At first light, we prepared to continue. It was snowing and there was no visibility. Finally we found the pitons we’d left at the top of the headwall and began to rappel. The ropes had iced up, and sometimes this complicated the descent, but, after all, we were headed downward, not upward. Along the way we removed the more or less intact ropes, but we left some 11mm ropes on the lower part of the wall—they were too heavy to lift. At our 6,010-meter camp, Tolya was fine. We had time to go further, but we had neither the strength nor the desire.
In the morning, we considered our options. We had no desire to reverse the horizontal ridge, which might take another three or four days, so after reaching 5,800 meters we decided to head down to the west, despite much uncertainty about this route. During our first observation of the peak, in 2002, we had rejected any possibility of exiting the ridge this way, because of the obvious dangers from avalanches and falling rocks and ice. Well, the uncertainty won out.
Forty meters from our bivouac site we began rappelling. Slings, pitons, ice screws: I lost count of the rappels around the 10th, but it had to have been at least 20 to 22 rappels before we crossed the bergschrund. A lot of garbage was flying, and on one of the ledges I just I hid behind my rucksack as a hail of rocks landed on my pack and helmet. An icy stream of debris flew over the bergschrund without respite—I couldn’t imagine where it was all coming from.
========
#### [What you will do]
Answer these questions using the descent account.
(a) At what altitude was the camp where Tolya was fine?
(b) In what year did the climbers first observe the peak?
(c) How far from the bivouac site did the rappelling begin?

#### [Information]
========
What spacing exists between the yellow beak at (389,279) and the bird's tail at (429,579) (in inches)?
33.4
========
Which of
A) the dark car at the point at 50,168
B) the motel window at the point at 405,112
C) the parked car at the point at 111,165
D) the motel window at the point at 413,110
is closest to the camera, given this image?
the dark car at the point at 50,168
========
#### [Task solution]
(a) 6,010 meters
(b) 2002
(c) Forty meters